Миледи, почуяв неладное, отвлеклась от своей взволнованной родилки и жалобно воскликнула, отчего-то оборотясь к хозяину:

– Ваня, прекрати! А ты, Виля, с ним не спорь. Ты его не знаешь, это страшный человек.

Миледи сказала полушутя и этим еще больше затравила спорщиков.

– А если не сделаю? Тебе какой навар?

– Отрублю шнобель. У тебя благородный нос, похожий на редьку. Я его отрублю, потом изотру на терке и съем с постным маслом.

– А хук с правой не хочешь? Я мастер по боксу.
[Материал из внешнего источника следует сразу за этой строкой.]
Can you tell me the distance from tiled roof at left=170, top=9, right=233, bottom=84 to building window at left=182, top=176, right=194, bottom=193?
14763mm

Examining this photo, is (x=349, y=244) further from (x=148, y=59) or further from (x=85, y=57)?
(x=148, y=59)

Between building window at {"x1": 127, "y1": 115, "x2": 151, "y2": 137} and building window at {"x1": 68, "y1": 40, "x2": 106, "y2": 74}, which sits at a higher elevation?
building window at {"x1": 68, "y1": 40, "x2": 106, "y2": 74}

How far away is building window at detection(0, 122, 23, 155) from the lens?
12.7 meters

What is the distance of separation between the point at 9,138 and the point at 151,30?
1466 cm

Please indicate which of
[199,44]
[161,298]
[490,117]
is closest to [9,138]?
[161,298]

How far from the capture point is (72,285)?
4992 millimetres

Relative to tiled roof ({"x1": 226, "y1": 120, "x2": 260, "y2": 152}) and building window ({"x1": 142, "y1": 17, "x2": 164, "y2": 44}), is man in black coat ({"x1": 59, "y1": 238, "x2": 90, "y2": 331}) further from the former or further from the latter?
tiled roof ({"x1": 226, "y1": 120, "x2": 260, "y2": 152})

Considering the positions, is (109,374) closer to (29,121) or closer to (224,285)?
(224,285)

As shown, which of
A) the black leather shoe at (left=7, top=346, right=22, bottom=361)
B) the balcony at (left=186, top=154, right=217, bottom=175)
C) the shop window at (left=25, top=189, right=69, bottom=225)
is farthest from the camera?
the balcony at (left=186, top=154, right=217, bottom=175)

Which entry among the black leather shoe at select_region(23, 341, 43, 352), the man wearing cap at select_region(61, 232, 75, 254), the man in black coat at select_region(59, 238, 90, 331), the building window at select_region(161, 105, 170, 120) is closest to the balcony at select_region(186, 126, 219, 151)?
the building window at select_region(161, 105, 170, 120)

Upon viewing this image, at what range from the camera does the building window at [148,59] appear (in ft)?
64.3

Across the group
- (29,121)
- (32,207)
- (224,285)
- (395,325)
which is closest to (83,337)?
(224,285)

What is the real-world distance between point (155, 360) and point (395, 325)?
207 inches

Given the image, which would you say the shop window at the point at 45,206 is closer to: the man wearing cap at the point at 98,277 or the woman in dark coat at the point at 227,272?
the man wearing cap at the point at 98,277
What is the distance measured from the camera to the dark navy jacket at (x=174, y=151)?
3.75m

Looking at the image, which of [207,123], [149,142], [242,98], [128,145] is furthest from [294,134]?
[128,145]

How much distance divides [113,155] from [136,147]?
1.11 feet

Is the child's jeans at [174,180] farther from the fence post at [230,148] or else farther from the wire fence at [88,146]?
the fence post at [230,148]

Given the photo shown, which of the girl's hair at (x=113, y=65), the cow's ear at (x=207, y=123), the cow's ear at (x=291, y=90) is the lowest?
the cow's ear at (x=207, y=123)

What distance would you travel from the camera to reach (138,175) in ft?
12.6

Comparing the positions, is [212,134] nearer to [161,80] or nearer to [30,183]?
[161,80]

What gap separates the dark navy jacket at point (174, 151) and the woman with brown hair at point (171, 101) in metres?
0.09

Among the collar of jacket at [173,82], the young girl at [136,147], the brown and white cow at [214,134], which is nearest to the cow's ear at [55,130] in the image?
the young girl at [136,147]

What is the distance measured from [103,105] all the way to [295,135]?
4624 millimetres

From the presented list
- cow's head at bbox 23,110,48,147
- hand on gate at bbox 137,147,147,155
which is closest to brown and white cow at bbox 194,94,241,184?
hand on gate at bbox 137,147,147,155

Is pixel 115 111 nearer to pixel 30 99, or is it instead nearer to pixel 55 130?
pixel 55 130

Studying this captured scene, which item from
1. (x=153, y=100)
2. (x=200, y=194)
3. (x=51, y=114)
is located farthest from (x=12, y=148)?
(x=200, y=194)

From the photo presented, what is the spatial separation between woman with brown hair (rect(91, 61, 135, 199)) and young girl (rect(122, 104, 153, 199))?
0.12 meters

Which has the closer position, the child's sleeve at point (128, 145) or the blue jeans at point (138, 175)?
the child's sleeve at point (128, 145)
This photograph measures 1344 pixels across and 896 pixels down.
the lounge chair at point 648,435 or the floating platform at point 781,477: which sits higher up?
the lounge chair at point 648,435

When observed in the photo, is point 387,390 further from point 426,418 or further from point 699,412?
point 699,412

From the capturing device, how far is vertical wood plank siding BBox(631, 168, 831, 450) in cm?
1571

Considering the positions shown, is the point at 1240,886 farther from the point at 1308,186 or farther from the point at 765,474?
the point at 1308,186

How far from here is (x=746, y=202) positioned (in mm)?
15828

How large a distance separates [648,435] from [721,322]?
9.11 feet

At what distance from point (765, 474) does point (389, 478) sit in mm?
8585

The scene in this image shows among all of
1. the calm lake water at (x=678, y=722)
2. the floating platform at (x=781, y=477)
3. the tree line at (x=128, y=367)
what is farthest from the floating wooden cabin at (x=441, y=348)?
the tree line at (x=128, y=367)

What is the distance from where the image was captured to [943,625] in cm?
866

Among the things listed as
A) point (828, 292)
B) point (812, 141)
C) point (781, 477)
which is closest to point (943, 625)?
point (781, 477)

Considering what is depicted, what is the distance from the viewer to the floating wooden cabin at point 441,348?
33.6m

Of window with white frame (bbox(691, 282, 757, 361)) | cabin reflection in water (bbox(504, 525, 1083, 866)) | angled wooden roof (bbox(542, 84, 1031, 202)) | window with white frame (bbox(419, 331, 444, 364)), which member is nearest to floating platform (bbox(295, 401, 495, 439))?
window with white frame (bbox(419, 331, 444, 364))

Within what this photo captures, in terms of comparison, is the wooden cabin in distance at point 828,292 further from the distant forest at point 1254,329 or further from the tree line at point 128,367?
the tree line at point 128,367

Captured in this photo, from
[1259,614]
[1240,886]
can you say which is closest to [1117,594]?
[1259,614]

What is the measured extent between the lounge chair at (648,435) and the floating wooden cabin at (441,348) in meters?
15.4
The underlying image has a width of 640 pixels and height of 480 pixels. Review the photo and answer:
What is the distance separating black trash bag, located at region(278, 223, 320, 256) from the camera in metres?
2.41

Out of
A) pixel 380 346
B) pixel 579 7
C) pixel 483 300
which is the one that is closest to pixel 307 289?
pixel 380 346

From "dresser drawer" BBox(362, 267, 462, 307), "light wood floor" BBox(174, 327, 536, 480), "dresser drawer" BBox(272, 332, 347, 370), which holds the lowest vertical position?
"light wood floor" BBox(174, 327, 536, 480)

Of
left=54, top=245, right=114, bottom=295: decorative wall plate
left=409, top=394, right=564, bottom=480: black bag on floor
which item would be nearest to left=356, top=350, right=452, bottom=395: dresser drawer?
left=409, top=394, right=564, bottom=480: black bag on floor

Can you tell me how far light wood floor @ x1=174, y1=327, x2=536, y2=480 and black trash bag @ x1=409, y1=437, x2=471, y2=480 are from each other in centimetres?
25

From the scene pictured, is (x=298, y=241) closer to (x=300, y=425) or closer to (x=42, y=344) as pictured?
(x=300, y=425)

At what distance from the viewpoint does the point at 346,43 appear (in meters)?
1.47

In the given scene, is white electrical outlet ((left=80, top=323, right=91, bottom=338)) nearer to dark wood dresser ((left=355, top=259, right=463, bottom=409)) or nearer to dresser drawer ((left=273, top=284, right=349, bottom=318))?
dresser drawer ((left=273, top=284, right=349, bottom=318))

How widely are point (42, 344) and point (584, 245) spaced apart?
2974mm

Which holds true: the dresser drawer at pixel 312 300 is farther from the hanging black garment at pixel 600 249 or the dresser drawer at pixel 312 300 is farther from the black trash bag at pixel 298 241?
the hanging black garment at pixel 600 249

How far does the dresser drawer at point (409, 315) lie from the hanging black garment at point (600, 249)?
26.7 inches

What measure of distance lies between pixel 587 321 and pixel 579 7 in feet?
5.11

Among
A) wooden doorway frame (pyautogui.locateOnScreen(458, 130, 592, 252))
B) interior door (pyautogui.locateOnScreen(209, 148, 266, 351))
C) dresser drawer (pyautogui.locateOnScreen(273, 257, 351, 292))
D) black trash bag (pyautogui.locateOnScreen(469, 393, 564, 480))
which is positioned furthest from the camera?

– Хук со мной и хук с тобой.
Ты пройдешь стороной, я с кровавой уйду бородой...

Ротман покатал желваками, и словно бы выгнав из себя хмель, поднялся решительно трезвым, лишь окрайки желтоватых белков окрасились малиновым; пережимистый нос потонел и заострился. Иван посмотрел на хозяина, помедлив, добавил:

– Слышу, ваше время стучится в окно,
Мы же с Гришей уходим на дно...

– Ты готов, Григорий Семенович, драть русалок?

– За это не скажу. Но обратную сторону луны еще увижу...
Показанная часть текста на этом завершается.